• [Material provided]:
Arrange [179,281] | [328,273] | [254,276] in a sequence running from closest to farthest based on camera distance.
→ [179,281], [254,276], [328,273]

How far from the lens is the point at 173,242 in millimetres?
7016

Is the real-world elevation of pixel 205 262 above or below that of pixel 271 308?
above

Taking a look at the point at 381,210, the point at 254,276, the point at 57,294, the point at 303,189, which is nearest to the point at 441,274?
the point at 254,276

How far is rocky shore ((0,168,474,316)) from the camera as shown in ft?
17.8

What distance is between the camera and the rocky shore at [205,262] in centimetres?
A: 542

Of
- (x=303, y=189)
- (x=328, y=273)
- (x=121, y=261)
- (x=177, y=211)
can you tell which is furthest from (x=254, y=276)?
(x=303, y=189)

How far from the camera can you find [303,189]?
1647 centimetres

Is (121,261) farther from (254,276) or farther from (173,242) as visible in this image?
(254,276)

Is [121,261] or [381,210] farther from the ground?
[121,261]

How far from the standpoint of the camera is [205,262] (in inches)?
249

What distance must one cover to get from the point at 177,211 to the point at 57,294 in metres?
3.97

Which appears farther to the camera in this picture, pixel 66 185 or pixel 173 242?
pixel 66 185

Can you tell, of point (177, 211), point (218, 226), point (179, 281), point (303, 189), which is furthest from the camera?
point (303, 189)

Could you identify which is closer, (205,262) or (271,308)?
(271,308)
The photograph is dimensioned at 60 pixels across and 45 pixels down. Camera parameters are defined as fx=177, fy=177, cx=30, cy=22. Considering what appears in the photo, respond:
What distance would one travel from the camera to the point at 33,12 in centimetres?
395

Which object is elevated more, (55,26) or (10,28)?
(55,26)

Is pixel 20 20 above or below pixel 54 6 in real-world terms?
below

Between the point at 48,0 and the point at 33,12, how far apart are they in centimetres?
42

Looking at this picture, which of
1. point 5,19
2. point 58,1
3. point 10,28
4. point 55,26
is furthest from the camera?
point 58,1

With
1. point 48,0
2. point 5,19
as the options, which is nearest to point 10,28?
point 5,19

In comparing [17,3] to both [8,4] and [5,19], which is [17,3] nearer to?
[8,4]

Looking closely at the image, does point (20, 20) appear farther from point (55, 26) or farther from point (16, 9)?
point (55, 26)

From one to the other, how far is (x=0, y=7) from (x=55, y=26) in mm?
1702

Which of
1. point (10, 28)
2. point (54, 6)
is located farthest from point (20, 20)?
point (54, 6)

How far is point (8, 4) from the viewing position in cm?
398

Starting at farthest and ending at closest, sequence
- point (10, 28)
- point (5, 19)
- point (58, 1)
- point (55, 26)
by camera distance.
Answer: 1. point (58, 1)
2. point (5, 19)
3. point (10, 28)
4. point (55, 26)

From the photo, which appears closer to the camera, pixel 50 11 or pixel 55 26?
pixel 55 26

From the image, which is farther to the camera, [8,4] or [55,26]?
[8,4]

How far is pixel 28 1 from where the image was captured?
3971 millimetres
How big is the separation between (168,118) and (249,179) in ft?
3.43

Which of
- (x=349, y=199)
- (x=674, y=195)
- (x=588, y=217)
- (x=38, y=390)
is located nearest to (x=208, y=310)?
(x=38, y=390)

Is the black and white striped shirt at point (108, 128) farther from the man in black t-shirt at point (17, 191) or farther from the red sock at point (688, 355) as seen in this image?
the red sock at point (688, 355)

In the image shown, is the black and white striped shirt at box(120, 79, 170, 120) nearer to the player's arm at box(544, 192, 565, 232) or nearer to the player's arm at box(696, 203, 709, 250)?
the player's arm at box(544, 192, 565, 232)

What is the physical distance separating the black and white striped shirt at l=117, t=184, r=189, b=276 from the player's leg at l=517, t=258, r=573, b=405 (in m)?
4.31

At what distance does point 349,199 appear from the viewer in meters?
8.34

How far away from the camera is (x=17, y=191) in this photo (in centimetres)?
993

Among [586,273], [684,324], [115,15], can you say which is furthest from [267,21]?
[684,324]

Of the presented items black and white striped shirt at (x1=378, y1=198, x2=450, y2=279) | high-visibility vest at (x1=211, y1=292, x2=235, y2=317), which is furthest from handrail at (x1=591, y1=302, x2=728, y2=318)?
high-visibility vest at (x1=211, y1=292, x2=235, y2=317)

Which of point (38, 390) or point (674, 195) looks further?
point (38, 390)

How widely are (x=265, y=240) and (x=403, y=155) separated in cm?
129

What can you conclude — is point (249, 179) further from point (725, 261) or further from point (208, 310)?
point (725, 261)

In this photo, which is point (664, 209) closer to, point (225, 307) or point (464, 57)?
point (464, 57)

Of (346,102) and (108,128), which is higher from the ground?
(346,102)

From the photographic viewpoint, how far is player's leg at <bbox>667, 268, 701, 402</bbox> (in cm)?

• [Aim]: Write out the whole listing again. Match it word for word.

• [Solution]:
Arrange [179,281] | [328,273] | [254,276] in a sequence running from closest to farthest based on camera distance.
→ [179,281], [254,276], [328,273]

How far from the lens is the point at 173,242 in millimetres?
7016

Is the real-world elevation of pixel 205 262 above or below that of pixel 271 308?
above

Taking a look at the point at 381,210, the point at 254,276, the point at 57,294, the point at 303,189, which is nearest to the point at 441,274?
the point at 254,276

How far is rocky shore ((0,168,474,316)) from the camera as shown in ft?
17.8

What distance is between the camera and the rocky shore at [205,262] in centimetres?
A: 542

Of
- (x=303, y=189)
- (x=328, y=273)
- (x=121, y=261)
- (x=177, y=211)
can you tell which is furthest from (x=254, y=276)?
(x=303, y=189)

How far from the camera can you find [303,189]?
1647 centimetres

Is (121,261) farther from (254,276) or farther from (173,242) as visible in this image?
(254,276)

Is [121,261] or [381,210] farther from the ground?
[121,261]

How far from the standpoint of the camera is [205,262] (in inches)?
249

What distance must one cover to get from the point at 177,211 to the point at 57,294 in metres?
3.97

Which appears farther to the camera in this picture, pixel 66 185 or pixel 173 242?
pixel 66 185

Can you tell, of point (177, 211), point (218, 226), point (179, 281), point (303, 189), which is furthest from the camera?
point (303, 189)

Could you identify which is closer, (205,262) or (271,308)?
(271,308)
The photograph is dimensioned at 60 pixels across and 45 pixels down. Camera parameters are defined as fx=177, fy=177, cx=30, cy=22. Considering what appears in the photo, respond:
What distance would one travel from the camera to the point at 33,12 in centimetres?
395

Which object is elevated more, (55,26) or (10,28)?
(55,26)

Is pixel 20 20 above or below pixel 54 6 in real-world terms?
below

Between the point at 48,0 and the point at 33,12, how far apart are they in centimetres?
42

Looking at this picture, which of
1. point 5,19
2. point 58,1
3. point 10,28
4. point 55,26
is furthest from the camera?
point 58,1

With
1. point 48,0
2. point 5,19
as the options, which is nearest to point 10,28?
point 5,19

In comparing [17,3] to both [8,4] and [5,19], which is [17,3] nearer to?
[8,4]

Looking closely at the image, does point (20, 20) appear farther from point (55, 26) or farther from point (16, 9)?
point (55, 26)

From one to the other, how far is (x=0, y=7) from (x=55, y=26) in mm?
1702

Which of
1. point (10, 28)
2. point (54, 6)
is located farthest from point (20, 20)?
point (54, 6)

How far is point (8, 4) from the viewing position in cm?
398

Starting at farthest and ending at closest, sequence
- point (10, 28)
- point (5, 19)
- point (58, 1)
- point (55, 26)
by camera distance.
Answer: 1. point (58, 1)
2. point (5, 19)
3. point (10, 28)
4. point (55, 26)

From the photo, which appears closer to the camera, pixel 50 11 or pixel 55 26?
pixel 55 26

From the image, which is farther to the camera, [8,4] or [55,26]?
[8,4]

How far is pixel 28 1 from where the image was captured?
3971 millimetres
How big is the separation between (168,118) and (249,179) in ft?
3.43

Which of
- (x=349, y=199)
- (x=674, y=195)
- (x=588, y=217)
- (x=38, y=390)
is located nearest to (x=208, y=310)?
(x=38, y=390)

Is the black and white striped shirt at point (108, 128) farther from the man in black t-shirt at point (17, 191) or farther from the red sock at point (688, 355) as seen in this image?
the red sock at point (688, 355)

In the image shown, is the black and white striped shirt at box(120, 79, 170, 120) nearer to the player's arm at box(544, 192, 565, 232) or nearer to the player's arm at box(696, 203, 709, 250)?
the player's arm at box(544, 192, 565, 232)

What is the physical distance separating the black and white striped shirt at l=117, t=184, r=189, b=276 from the player's leg at l=517, t=258, r=573, b=405 (in m)?
4.31

At what distance does point 349,199 appear from the viewer in meters?
8.34

How far away from the camera is (x=17, y=191) in this photo (in centimetres)?
993

Among [586,273], [684,324], [115,15], can you say which is furthest from [267,21]?
[684,324]

Of the presented items black and white striped shirt at (x1=378, y1=198, x2=450, y2=279) | high-visibility vest at (x1=211, y1=292, x2=235, y2=317), which is furthest from handrail at (x1=591, y1=302, x2=728, y2=318)?
high-visibility vest at (x1=211, y1=292, x2=235, y2=317)

Which of point (38, 390) or point (674, 195) looks further?
point (38, 390)

How widely are (x=265, y=240) and (x=403, y=155) separated in cm?
129

What can you conclude — is point (249, 179) further from point (725, 261) or further from point (208, 310)?
point (725, 261)

In this photo, which is point (664, 209) closer to, point (225, 307) or point (464, 57)?
point (464, 57)

Of (346,102) and (108,128), which is higher from the ground?
(346,102)

From the photographic viewpoint, how far is player's leg at <bbox>667, 268, 701, 402</bbox> (in cm)?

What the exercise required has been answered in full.